J'ai pris la plume pour la décrire car elle était si émouvante dans cette posture empreinte de délicatesse et de réflexion : ses cheveux cendrés tombaient en volutes sur ses épaules nacrées, sa robe à bouillons offrait une belle ampleur à sa silhouette gracile et une fine ceinture soulignait sa taille fine.
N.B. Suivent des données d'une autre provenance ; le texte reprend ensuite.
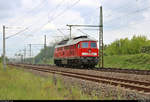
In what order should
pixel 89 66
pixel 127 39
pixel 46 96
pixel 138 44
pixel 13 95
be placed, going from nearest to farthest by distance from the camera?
pixel 46 96, pixel 13 95, pixel 89 66, pixel 138 44, pixel 127 39

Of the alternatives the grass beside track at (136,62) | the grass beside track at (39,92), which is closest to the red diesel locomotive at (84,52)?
the grass beside track at (136,62)

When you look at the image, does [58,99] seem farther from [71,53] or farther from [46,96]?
[71,53]

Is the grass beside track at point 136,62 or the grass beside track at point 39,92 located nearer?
the grass beside track at point 39,92

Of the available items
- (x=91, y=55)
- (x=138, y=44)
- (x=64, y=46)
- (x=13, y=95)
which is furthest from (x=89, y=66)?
(x=138, y=44)

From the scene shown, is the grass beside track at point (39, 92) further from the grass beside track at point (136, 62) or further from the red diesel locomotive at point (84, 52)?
the grass beside track at point (136, 62)

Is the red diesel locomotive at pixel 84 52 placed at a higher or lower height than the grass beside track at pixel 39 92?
higher

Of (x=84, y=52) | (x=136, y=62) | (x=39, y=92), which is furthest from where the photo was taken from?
(x=136, y=62)

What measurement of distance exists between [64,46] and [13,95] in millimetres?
22721

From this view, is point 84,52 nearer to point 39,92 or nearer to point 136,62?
point 136,62

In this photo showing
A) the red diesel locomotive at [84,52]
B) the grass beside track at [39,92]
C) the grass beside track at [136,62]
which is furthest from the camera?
the grass beside track at [136,62]

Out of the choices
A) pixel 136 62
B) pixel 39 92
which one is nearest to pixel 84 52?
pixel 136 62

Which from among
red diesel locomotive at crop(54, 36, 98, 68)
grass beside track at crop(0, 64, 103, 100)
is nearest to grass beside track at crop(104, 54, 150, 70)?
red diesel locomotive at crop(54, 36, 98, 68)

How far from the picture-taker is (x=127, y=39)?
6731 cm

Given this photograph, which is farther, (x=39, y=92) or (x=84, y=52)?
(x=84, y=52)
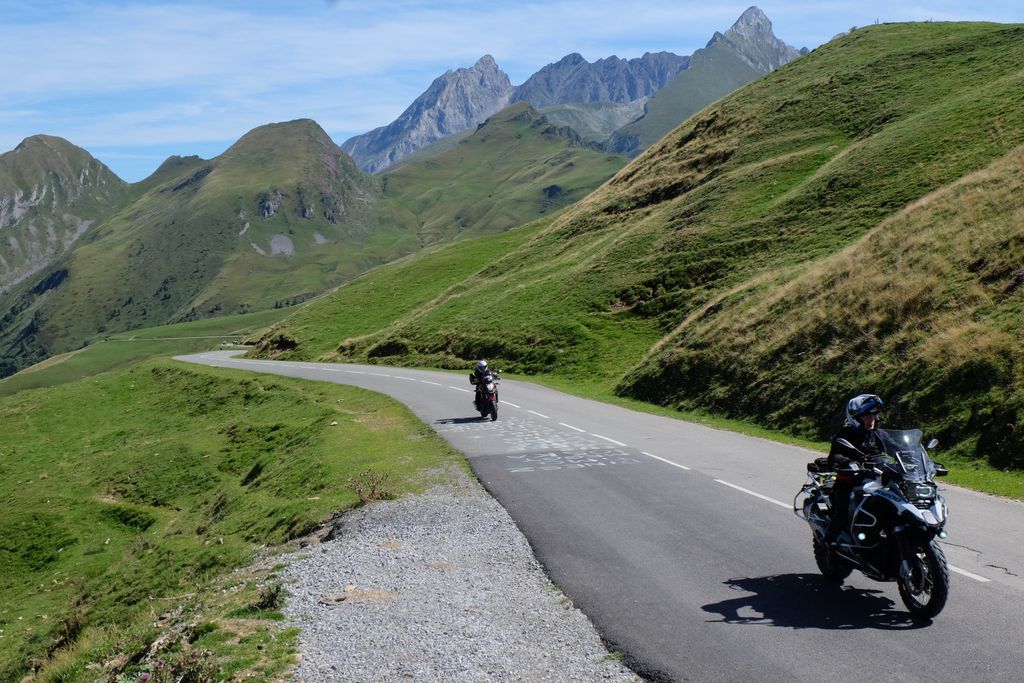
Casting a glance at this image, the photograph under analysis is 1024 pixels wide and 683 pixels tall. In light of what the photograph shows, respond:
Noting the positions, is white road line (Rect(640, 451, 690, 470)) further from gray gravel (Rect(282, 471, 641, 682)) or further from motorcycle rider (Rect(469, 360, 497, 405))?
motorcycle rider (Rect(469, 360, 497, 405))

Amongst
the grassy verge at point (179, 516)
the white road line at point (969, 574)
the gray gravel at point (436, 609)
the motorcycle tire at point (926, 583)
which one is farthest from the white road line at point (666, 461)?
the motorcycle tire at point (926, 583)

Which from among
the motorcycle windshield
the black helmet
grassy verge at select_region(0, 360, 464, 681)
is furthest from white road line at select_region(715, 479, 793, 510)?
grassy verge at select_region(0, 360, 464, 681)

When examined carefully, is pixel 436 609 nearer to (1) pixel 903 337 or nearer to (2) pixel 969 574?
(2) pixel 969 574

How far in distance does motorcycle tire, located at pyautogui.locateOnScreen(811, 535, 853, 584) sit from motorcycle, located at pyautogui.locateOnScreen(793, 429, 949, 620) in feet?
0.14

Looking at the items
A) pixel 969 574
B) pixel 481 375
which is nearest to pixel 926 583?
pixel 969 574

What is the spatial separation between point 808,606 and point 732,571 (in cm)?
156

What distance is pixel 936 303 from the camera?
83.4ft

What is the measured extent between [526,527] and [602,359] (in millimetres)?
35466

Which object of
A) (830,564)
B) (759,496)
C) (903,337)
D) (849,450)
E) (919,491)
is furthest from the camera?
(903,337)

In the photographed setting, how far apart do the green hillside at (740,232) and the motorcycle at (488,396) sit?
29.1ft

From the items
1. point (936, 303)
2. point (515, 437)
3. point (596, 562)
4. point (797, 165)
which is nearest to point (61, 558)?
point (515, 437)

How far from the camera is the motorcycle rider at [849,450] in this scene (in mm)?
9992

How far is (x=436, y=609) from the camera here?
1017cm

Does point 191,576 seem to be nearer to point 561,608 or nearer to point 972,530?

Des bleuets et des coquelicots jonchaient le sol à la façon d'une traîne: en reine absolue elle s'est interrompue pour commander à de petites fées des boissons et des mignardises qu'elle a offertes à la ronde car un cercle d'admirateurs venus de tous les horizons s'était constitué, dissipant la solitude de la maîtresse des lieux et c'est ainsi que j'ai pu reprendre la plume qui séchait dans la turquoise d'un encrier et que j'ai retrouvé l'imaginaire féerique qui m'enveloppe de sa moire depuis tant d'années et que je croyais évanoui dans les limbes des royaumes perdus où nous vivons actuellement ! Que revienne le temps des sources vives et des chants d'oiseaux !

samedi 25 février 2017

Les édelweiss de l'espérance

Un jour, en Macronie, une pluie d'édelweiss nimba la vallée d'un voile velouté et nacré.
Sous les sabots des chèvres, les fleurs s'étaient détachées des rochers pour apporter aux âmes égarées le signe de l'espérance.
Le chantre des Hautes Pyrénées, jadis connu sous le nom de renard béarnais vint apporter sa caution sous forme d'alliance à l'homme jeune et dynamique qui pouvait porter le projet d'une France éternelle, de Jeanne d' Arc au Général de Gaulle, sans plier, comme le roseau de la fable.
L'arc des sourcils en forme de triangle victorieux en disait long sur sa détermination à réaliser une loi fiable et incontournable.
L’écœurement des citoyens était à son paroxysme après les révélations du Pénélopegate et autres dossiers sulfureux.
Décidés à rendre à la France son honneur, les deux hommes qui avaient pour point commun des attaches béarnaises se faisaient fort d'éradiquer la tourbe provinciale, balzacienne, installée au cœur de la capitale.
L'or des coffres brillait et se cachait au sein de savants montages qui avaient nécessité des trésors d'ingéniosité au détriment d'actions bénéfiques pour le bien de tous.
C'est ainsi qu'auréolé des fleurs de l'espérance et du soutien d' hommes et de femmes de valeur, le jeune Emmanuel, au prénom prédestiné, entreprit une campagne qui le conduirait à une victoire possible et souhaitée pour que la France revive enfin dans toute sa beauté.